* [Quoted text]

.....

From: Matt May <mcmay@bestkungfu.com>
Date: Fri, 4 Nov 2005 15:18:17 -0800
Message-Id: <916A31E0-E639-42D6-81C5-647FE1EF3CF2@bestkungfu.com>
Cc: w3c-wai-gl@w3.org
To: Jens Meiert <jens.meiert@erde3.com>

On Nov 4, 2005, at 1:27 AM, Jens Meiert wrote:
> No offense meant, but this issue is ridiculous, isn't it? Not  
> including
> validity undermines the WCAG (how is something supposed to be  
> automatically
> testable without required validity) as well as the W3C (by  
> disrespecting
> other key specifications), and it generally sets the wrong signal.

There is nothing ridiculous about pragmatism. I would love to hear  
someone say the same of extremism.

> Is there really /any/ advantage of not including it? Stating that  
> there are
> user-agents where you can actually improve (!?) accessibility by  
> invalid
> markup is like stating that you can cross the city faster by  
> ignoring all
> red traffic lights.

Ooh. I love traffic analogies. Here's one:

Cars pollute the atmosphere. So a government decides that in 2006,  
all cars on the road must produce a maximum of x parts per million in  
CO2, where x is a technically achievable number.

Now let's say that x is so low that no cars made before 2001 could  
achieve it, and only 5% of new cars meet it. Furthermore, there  
aren't enough of those cars to go around, and they start at 60% of  
the country's average salary; kits to fix existing cars are  
expensive, take mechanics lots of time to install, and are not  
available in adequate numbers to meet demand. Most cars cannot meet  
that standard, ever, and that means millions, including the most  
disadvantaged groups, risk legal trouble if they continue to drive  
them. The result would be economic disaster (and in the US, anyway,  
perhaps revolution), because people will have been forced to spend  
money to meet the letter of the law, without ever sharing the  
underlying goal.

.....

* [Objective A] Rewrite the paragraph of the email beginning "Now let's say that x is so low" as a bulleted list that keeps its main facts.
* [Objective B] According to the email's traffic analogy, in what year must all cars on the road meet the CO2 limit?
Use only the email to answer.

.....

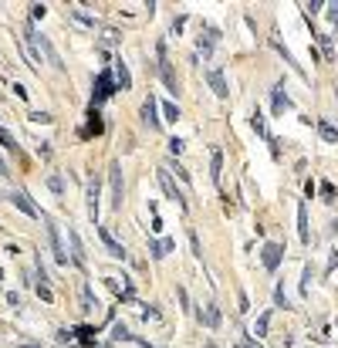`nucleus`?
Wrapping results in <instances>:
<instances>
[{"instance_id": "nucleus-1", "label": "nucleus", "mask_w": 338, "mask_h": 348, "mask_svg": "<svg viewBox=\"0 0 338 348\" xmlns=\"http://www.w3.org/2000/svg\"><path fill=\"white\" fill-rule=\"evenodd\" d=\"M115 91V75L112 71H101L98 75V81H95V95H91V105L98 108V101H105L108 95Z\"/></svg>"}, {"instance_id": "nucleus-2", "label": "nucleus", "mask_w": 338, "mask_h": 348, "mask_svg": "<svg viewBox=\"0 0 338 348\" xmlns=\"http://www.w3.org/2000/svg\"><path fill=\"white\" fill-rule=\"evenodd\" d=\"M159 186L166 190V196H169L173 203H180V210H190V203H186V196H183V193L176 190V183L169 180V169H159Z\"/></svg>"}, {"instance_id": "nucleus-3", "label": "nucleus", "mask_w": 338, "mask_h": 348, "mask_svg": "<svg viewBox=\"0 0 338 348\" xmlns=\"http://www.w3.org/2000/svg\"><path fill=\"white\" fill-rule=\"evenodd\" d=\"M108 183H112V203H115V210H122V166L119 162H112L108 166Z\"/></svg>"}, {"instance_id": "nucleus-4", "label": "nucleus", "mask_w": 338, "mask_h": 348, "mask_svg": "<svg viewBox=\"0 0 338 348\" xmlns=\"http://www.w3.org/2000/svg\"><path fill=\"white\" fill-rule=\"evenodd\" d=\"M159 75H162V81H166V88L176 95V75H173V68H169V57H166V44H159Z\"/></svg>"}, {"instance_id": "nucleus-5", "label": "nucleus", "mask_w": 338, "mask_h": 348, "mask_svg": "<svg viewBox=\"0 0 338 348\" xmlns=\"http://www.w3.org/2000/svg\"><path fill=\"white\" fill-rule=\"evenodd\" d=\"M206 81H210V88H213L216 98H227V95H230L227 78H223V71H220V68H210V71H206Z\"/></svg>"}, {"instance_id": "nucleus-6", "label": "nucleus", "mask_w": 338, "mask_h": 348, "mask_svg": "<svg viewBox=\"0 0 338 348\" xmlns=\"http://www.w3.org/2000/svg\"><path fill=\"white\" fill-rule=\"evenodd\" d=\"M281 257H284V247H281V244H267V247H264V254H260V260H264V267H267V270H277Z\"/></svg>"}, {"instance_id": "nucleus-7", "label": "nucleus", "mask_w": 338, "mask_h": 348, "mask_svg": "<svg viewBox=\"0 0 338 348\" xmlns=\"http://www.w3.org/2000/svg\"><path fill=\"white\" fill-rule=\"evenodd\" d=\"M142 122H146L149 129H159V125H162V119H159V112H156V98H152V95L142 101Z\"/></svg>"}, {"instance_id": "nucleus-8", "label": "nucleus", "mask_w": 338, "mask_h": 348, "mask_svg": "<svg viewBox=\"0 0 338 348\" xmlns=\"http://www.w3.org/2000/svg\"><path fill=\"white\" fill-rule=\"evenodd\" d=\"M88 216L95 220V226H98V176L88 180Z\"/></svg>"}, {"instance_id": "nucleus-9", "label": "nucleus", "mask_w": 338, "mask_h": 348, "mask_svg": "<svg viewBox=\"0 0 338 348\" xmlns=\"http://www.w3.org/2000/svg\"><path fill=\"white\" fill-rule=\"evenodd\" d=\"M98 237H101V244H105V247H108V254H112V257H119V260L125 257V250H122V244H119V240H115V237L108 234V226H98Z\"/></svg>"}, {"instance_id": "nucleus-10", "label": "nucleus", "mask_w": 338, "mask_h": 348, "mask_svg": "<svg viewBox=\"0 0 338 348\" xmlns=\"http://www.w3.org/2000/svg\"><path fill=\"white\" fill-rule=\"evenodd\" d=\"M101 129H105V122H101V115H98V108H95V105H91V108H88V125H85V129H81V135H85V139H88V135H98Z\"/></svg>"}, {"instance_id": "nucleus-11", "label": "nucleus", "mask_w": 338, "mask_h": 348, "mask_svg": "<svg viewBox=\"0 0 338 348\" xmlns=\"http://www.w3.org/2000/svg\"><path fill=\"white\" fill-rule=\"evenodd\" d=\"M68 240H71V260L78 264V267H85V247H81V237L68 226Z\"/></svg>"}, {"instance_id": "nucleus-12", "label": "nucleus", "mask_w": 338, "mask_h": 348, "mask_svg": "<svg viewBox=\"0 0 338 348\" xmlns=\"http://www.w3.org/2000/svg\"><path fill=\"white\" fill-rule=\"evenodd\" d=\"M47 237H51V250H54V260L58 264H65V247H61V237H58V226L51 223V220H47Z\"/></svg>"}, {"instance_id": "nucleus-13", "label": "nucleus", "mask_w": 338, "mask_h": 348, "mask_svg": "<svg viewBox=\"0 0 338 348\" xmlns=\"http://www.w3.org/2000/svg\"><path fill=\"white\" fill-rule=\"evenodd\" d=\"M112 75H115V85H119L122 91H129V88H132V75H129L125 61H115V71H112Z\"/></svg>"}, {"instance_id": "nucleus-14", "label": "nucleus", "mask_w": 338, "mask_h": 348, "mask_svg": "<svg viewBox=\"0 0 338 348\" xmlns=\"http://www.w3.org/2000/svg\"><path fill=\"white\" fill-rule=\"evenodd\" d=\"M220 176H223V152L213 149V152H210V180L220 186Z\"/></svg>"}, {"instance_id": "nucleus-15", "label": "nucleus", "mask_w": 338, "mask_h": 348, "mask_svg": "<svg viewBox=\"0 0 338 348\" xmlns=\"http://www.w3.org/2000/svg\"><path fill=\"white\" fill-rule=\"evenodd\" d=\"M173 250H176V240H152V244H149V254L156 260H162L166 254H173Z\"/></svg>"}, {"instance_id": "nucleus-16", "label": "nucleus", "mask_w": 338, "mask_h": 348, "mask_svg": "<svg viewBox=\"0 0 338 348\" xmlns=\"http://www.w3.org/2000/svg\"><path fill=\"white\" fill-rule=\"evenodd\" d=\"M37 44H41V51H44V57H47V61H51V65L58 68V71H61V68H65V65H61V54H58V51H54V44H51V41H47L44 34H41V37H37Z\"/></svg>"}, {"instance_id": "nucleus-17", "label": "nucleus", "mask_w": 338, "mask_h": 348, "mask_svg": "<svg viewBox=\"0 0 338 348\" xmlns=\"http://www.w3.org/2000/svg\"><path fill=\"white\" fill-rule=\"evenodd\" d=\"M298 237H301V244H311V230H308V210H304V203L298 206Z\"/></svg>"}, {"instance_id": "nucleus-18", "label": "nucleus", "mask_w": 338, "mask_h": 348, "mask_svg": "<svg viewBox=\"0 0 338 348\" xmlns=\"http://www.w3.org/2000/svg\"><path fill=\"white\" fill-rule=\"evenodd\" d=\"M11 200H14V206H17V210H24L27 216H41V213H37V206H34L31 200H27V193H14Z\"/></svg>"}, {"instance_id": "nucleus-19", "label": "nucleus", "mask_w": 338, "mask_h": 348, "mask_svg": "<svg viewBox=\"0 0 338 348\" xmlns=\"http://www.w3.org/2000/svg\"><path fill=\"white\" fill-rule=\"evenodd\" d=\"M318 135H321L325 142H338V129L331 122H325V119H318Z\"/></svg>"}, {"instance_id": "nucleus-20", "label": "nucleus", "mask_w": 338, "mask_h": 348, "mask_svg": "<svg viewBox=\"0 0 338 348\" xmlns=\"http://www.w3.org/2000/svg\"><path fill=\"white\" fill-rule=\"evenodd\" d=\"M75 335L81 338V348H95V328L78 325V328H75Z\"/></svg>"}, {"instance_id": "nucleus-21", "label": "nucleus", "mask_w": 338, "mask_h": 348, "mask_svg": "<svg viewBox=\"0 0 338 348\" xmlns=\"http://www.w3.org/2000/svg\"><path fill=\"white\" fill-rule=\"evenodd\" d=\"M284 108H291V98L284 95V85H277V88H274V112L281 115Z\"/></svg>"}, {"instance_id": "nucleus-22", "label": "nucleus", "mask_w": 338, "mask_h": 348, "mask_svg": "<svg viewBox=\"0 0 338 348\" xmlns=\"http://www.w3.org/2000/svg\"><path fill=\"white\" fill-rule=\"evenodd\" d=\"M274 47H277V54L284 57V65H291L294 71H298V75H301V78H304V71H301V68H298V65H294V57H291V51H288V47H284L281 41H277V37H274Z\"/></svg>"}, {"instance_id": "nucleus-23", "label": "nucleus", "mask_w": 338, "mask_h": 348, "mask_svg": "<svg viewBox=\"0 0 338 348\" xmlns=\"http://www.w3.org/2000/svg\"><path fill=\"white\" fill-rule=\"evenodd\" d=\"M267 328H270V311H264V315L257 318V325H254V335H267Z\"/></svg>"}, {"instance_id": "nucleus-24", "label": "nucleus", "mask_w": 338, "mask_h": 348, "mask_svg": "<svg viewBox=\"0 0 338 348\" xmlns=\"http://www.w3.org/2000/svg\"><path fill=\"white\" fill-rule=\"evenodd\" d=\"M318 41H321V51H325L328 61H335V44H331V37L328 34H318Z\"/></svg>"}, {"instance_id": "nucleus-25", "label": "nucleus", "mask_w": 338, "mask_h": 348, "mask_svg": "<svg viewBox=\"0 0 338 348\" xmlns=\"http://www.w3.org/2000/svg\"><path fill=\"white\" fill-rule=\"evenodd\" d=\"M250 129H254L257 135H267V125H264V115H260V112L250 115Z\"/></svg>"}, {"instance_id": "nucleus-26", "label": "nucleus", "mask_w": 338, "mask_h": 348, "mask_svg": "<svg viewBox=\"0 0 338 348\" xmlns=\"http://www.w3.org/2000/svg\"><path fill=\"white\" fill-rule=\"evenodd\" d=\"M311 277H315V270H311V264H304V270H301V294H308V287H311Z\"/></svg>"}, {"instance_id": "nucleus-27", "label": "nucleus", "mask_w": 338, "mask_h": 348, "mask_svg": "<svg viewBox=\"0 0 338 348\" xmlns=\"http://www.w3.org/2000/svg\"><path fill=\"white\" fill-rule=\"evenodd\" d=\"M200 318H206V325H210V328L220 325V311H216L213 304H206V315H200Z\"/></svg>"}, {"instance_id": "nucleus-28", "label": "nucleus", "mask_w": 338, "mask_h": 348, "mask_svg": "<svg viewBox=\"0 0 338 348\" xmlns=\"http://www.w3.org/2000/svg\"><path fill=\"white\" fill-rule=\"evenodd\" d=\"M162 115H166L169 122H176V119H180V105H173V101H166V105H162Z\"/></svg>"}, {"instance_id": "nucleus-29", "label": "nucleus", "mask_w": 338, "mask_h": 348, "mask_svg": "<svg viewBox=\"0 0 338 348\" xmlns=\"http://www.w3.org/2000/svg\"><path fill=\"white\" fill-rule=\"evenodd\" d=\"M112 338H115V341H129V338H135V335H129V328H125V325H115Z\"/></svg>"}, {"instance_id": "nucleus-30", "label": "nucleus", "mask_w": 338, "mask_h": 348, "mask_svg": "<svg viewBox=\"0 0 338 348\" xmlns=\"http://www.w3.org/2000/svg\"><path fill=\"white\" fill-rule=\"evenodd\" d=\"M47 186H51V190H54L58 196L65 193V183H61V176H58V172H51V176H47Z\"/></svg>"}, {"instance_id": "nucleus-31", "label": "nucleus", "mask_w": 338, "mask_h": 348, "mask_svg": "<svg viewBox=\"0 0 338 348\" xmlns=\"http://www.w3.org/2000/svg\"><path fill=\"white\" fill-rule=\"evenodd\" d=\"M237 311H240V315H247V311H250V301H247V294H244V291L237 294Z\"/></svg>"}, {"instance_id": "nucleus-32", "label": "nucleus", "mask_w": 338, "mask_h": 348, "mask_svg": "<svg viewBox=\"0 0 338 348\" xmlns=\"http://www.w3.org/2000/svg\"><path fill=\"white\" fill-rule=\"evenodd\" d=\"M166 169H173V172H176V176H180V180H183V183H190V172H186V169H183V166H180V162H169V166H166Z\"/></svg>"}, {"instance_id": "nucleus-33", "label": "nucleus", "mask_w": 338, "mask_h": 348, "mask_svg": "<svg viewBox=\"0 0 338 348\" xmlns=\"http://www.w3.org/2000/svg\"><path fill=\"white\" fill-rule=\"evenodd\" d=\"M318 190H321V196H325V203H331V200H335V186H331V183H321Z\"/></svg>"}, {"instance_id": "nucleus-34", "label": "nucleus", "mask_w": 338, "mask_h": 348, "mask_svg": "<svg viewBox=\"0 0 338 348\" xmlns=\"http://www.w3.org/2000/svg\"><path fill=\"white\" fill-rule=\"evenodd\" d=\"M274 301L281 304V308H291V304H288V294H284V287H281V284L274 287Z\"/></svg>"}, {"instance_id": "nucleus-35", "label": "nucleus", "mask_w": 338, "mask_h": 348, "mask_svg": "<svg viewBox=\"0 0 338 348\" xmlns=\"http://www.w3.org/2000/svg\"><path fill=\"white\" fill-rule=\"evenodd\" d=\"M196 47H200L203 54H210V51H213V41H210V37H200V41H196Z\"/></svg>"}, {"instance_id": "nucleus-36", "label": "nucleus", "mask_w": 338, "mask_h": 348, "mask_svg": "<svg viewBox=\"0 0 338 348\" xmlns=\"http://www.w3.org/2000/svg\"><path fill=\"white\" fill-rule=\"evenodd\" d=\"M169 152L180 156V152H183V139H169Z\"/></svg>"}, {"instance_id": "nucleus-37", "label": "nucleus", "mask_w": 338, "mask_h": 348, "mask_svg": "<svg viewBox=\"0 0 338 348\" xmlns=\"http://www.w3.org/2000/svg\"><path fill=\"white\" fill-rule=\"evenodd\" d=\"M37 294H41L44 301H54V294H51V287H47V284H37Z\"/></svg>"}, {"instance_id": "nucleus-38", "label": "nucleus", "mask_w": 338, "mask_h": 348, "mask_svg": "<svg viewBox=\"0 0 338 348\" xmlns=\"http://www.w3.org/2000/svg\"><path fill=\"white\" fill-rule=\"evenodd\" d=\"M44 14H47L44 4H31V17H44Z\"/></svg>"}, {"instance_id": "nucleus-39", "label": "nucleus", "mask_w": 338, "mask_h": 348, "mask_svg": "<svg viewBox=\"0 0 338 348\" xmlns=\"http://www.w3.org/2000/svg\"><path fill=\"white\" fill-rule=\"evenodd\" d=\"M31 122H51V115H47V112H31Z\"/></svg>"}, {"instance_id": "nucleus-40", "label": "nucleus", "mask_w": 338, "mask_h": 348, "mask_svg": "<svg viewBox=\"0 0 338 348\" xmlns=\"http://www.w3.org/2000/svg\"><path fill=\"white\" fill-rule=\"evenodd\" d=\"M328 21L338 24V4H328Z\"/></svg>"}, {"instance_id": "nucleus-41", "label": "nucleus", "mask_w": 338, "mask_h": 348, "mask_svg": "<svg viewBox=\"0 0 338 348\" xmlns=\"http://www.w3.org/2000/svg\"><path fill=\"white\" fill-rule=\"evenodd\" d=\"M75 17H78V21H81V24H95V21H91V17H88V14H81V11H78V7H75Z\"/></svg>"}, {"instance_id": "nucleus-42", "label": "nucleus", "mask_w": 338, "mask_h": 348, "mask_svg": "<svg viewBox=\"0 0 338 348\" xmlns=\"http://www.w3.org/2000/svg\"><path fill=\"white\" fill-rule=\"evenodd\" d=\"M335 267H338V250L331 254V260H328V270H335Z\"/></svg>"}, {"instance_id": "nucleus-43", "label": "nucleus", "mask_w": 338, "mask_h": 348, "mask_svg": "<svg viewBox=\"0 0 338 348\" xmlns=\"http://www.w3.org/2000/svg\"><path fill=\"white\" fill-rule=\"evenodd\" d=\"M17 348H41L37 341H24V345H17Z\"/></svg>"}, {"instance_id": "nucleus-44", "label": "nucleus", "mask_w": 338, "mask_h": 348, "mask_svg": "<svg viewBox=\"0 0 338 348\" xmlns=\"http://www.w3.org/2000/svg\"><path fill=\"white\" fill-rule=\"evenodd\" d=\"M0 176H7V162H4V156H0Z\"/></svg>"}]
</instances>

.....

* [Task result A]
- No car made before 2001 could meet x, and only 5% of new cars meet it.
- There aren't enough compliant cars, and they start at 60% of the country's average salary.
- Kits to fix existing cars are expensive, take mechanics lots of time to install, and are too scarce to meet demand.
- Most cars can never meet the standard, so millions, including the most disadvantaged groups, risk legal trouble if they keep driving them.
- The result would be economic disaster (and perhaps revolution in the US), because people would be forced to spend money to meet the letter of the law without sharing its underlying goal.

* [Task result B] 2006.